Based on a review of nursing time schedules, it was determined that the facility failed to provide a minimum of 3.2 hours of direct care for each resident for 8 of 21 days reviewed.

Findings include:

Review of nursing schedules for 21 days from February 18 through 22, 2024, revealed the following total nursing care hours below minimum requirements:

July 24, 2024: 3.16 care hours per resident.
July 25, 2024: 2.98 care hours per resident
July 27, 2024: 2.85 care hours per resident
July 28, 2024: 3.06 care hours per resident
July 29, 2024: 2.97 care hours per resident

On August 1, 2024, at approximately 9:43 a.m. the Human Resource and Scheduler, Employee E10 confirmed that facility did not meet the required minimum of 3.2 hours of direct care for each resident.

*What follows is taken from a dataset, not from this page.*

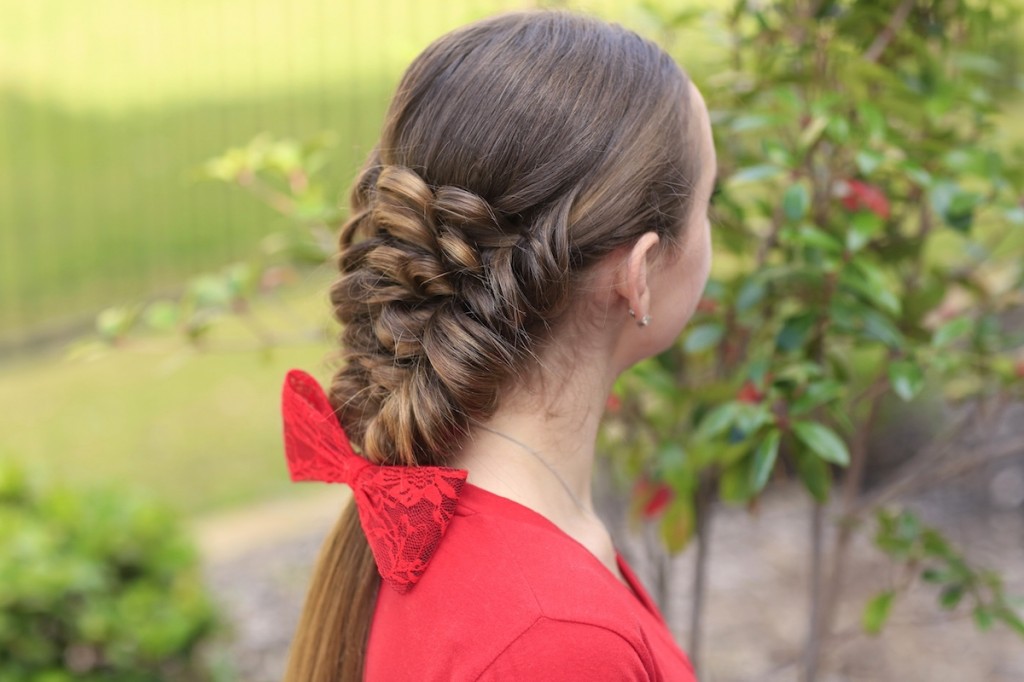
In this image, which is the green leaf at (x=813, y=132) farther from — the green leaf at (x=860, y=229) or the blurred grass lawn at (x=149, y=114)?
the blurred grass lawn at (x=149, y=114)

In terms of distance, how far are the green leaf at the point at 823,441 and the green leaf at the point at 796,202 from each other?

 Plan of Correction - To be completed: 09/20/2024

1. Nursing schedules were reviewed to ensure the total hours of general nursing care for each 24-hour period meets the requirement.



2. NHA/designee will reeducate the scheduler and the Director of Nursing on the total hours of general nursing care for each 24-hour period.

3. NHA/designee will audit the nursing schedules in advance daily x4 weeks to ensure total hours of general nursing care for each 24-hour period are met. Results will be shared at QA for 3 months.